Quantum Mechanics of the H2–H2 Interaction. II. A Full Valence-Bond Calculation

Abstract

The valence‐bond theory of molecular structure in its rigorous formulation is applied to investigate the orientation dependence of the short‐range interaction energy for two H₂ molecules in their ground state. The electronic wavefunction is extended to include all the singlet valence‐bond (VB) structures arising from the minimal basis set of four 1s Slater orbitals; namely, two covalent, twelve singly polar, and six doubly polar structures having S=0 and M_S=0. The occurring three‐ and four‐center molecular integrals have been computed by numerical integration to six significant figures. The resulting intermolecular energy and the electron distribution within the system are compared with those obtained in a preceding paper (Part I) using a wavefunction restricted to nine VB structures drawn from the same set of atomic orbitals after symmetrical orthogonalization.
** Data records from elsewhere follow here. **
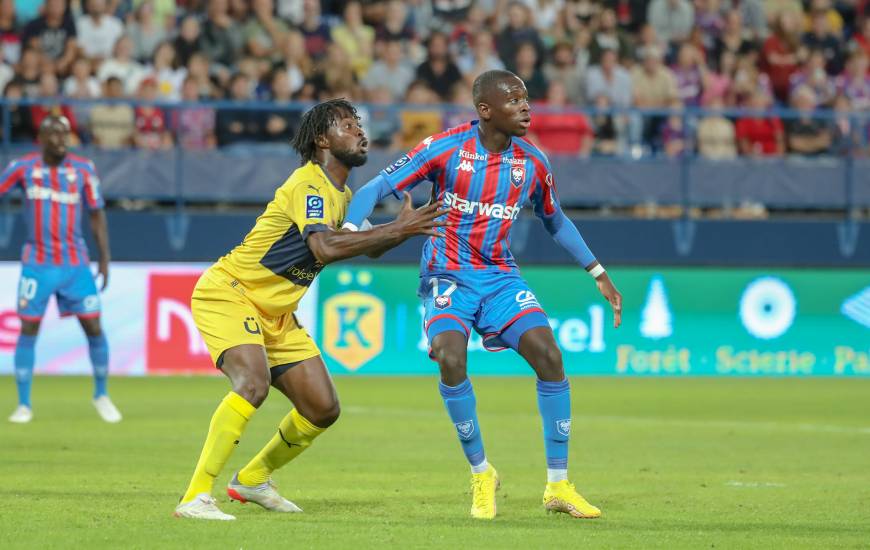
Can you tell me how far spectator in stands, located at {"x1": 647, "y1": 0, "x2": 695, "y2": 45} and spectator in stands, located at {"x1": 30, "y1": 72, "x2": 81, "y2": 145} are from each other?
855cm

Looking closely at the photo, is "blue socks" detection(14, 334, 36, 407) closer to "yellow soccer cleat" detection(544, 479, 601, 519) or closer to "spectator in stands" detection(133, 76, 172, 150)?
"spectator in stands" detection(133, 76, 172, 150)

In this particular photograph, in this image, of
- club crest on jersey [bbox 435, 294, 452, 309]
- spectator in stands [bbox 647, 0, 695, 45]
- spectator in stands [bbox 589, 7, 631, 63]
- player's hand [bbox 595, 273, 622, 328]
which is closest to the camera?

The present unrestricted calculation results not only in a much lower intermolecular energy than that obtained in I, but also in a substantially larger orientation dependence of the interaction. Since no orthogonality restriction is implied in the full valence‐bond wavefunction, the forced orthogonalization of the atomic‐orbital basis appears to be a rather severe constraint with electronic wavefunctions of a restricted form.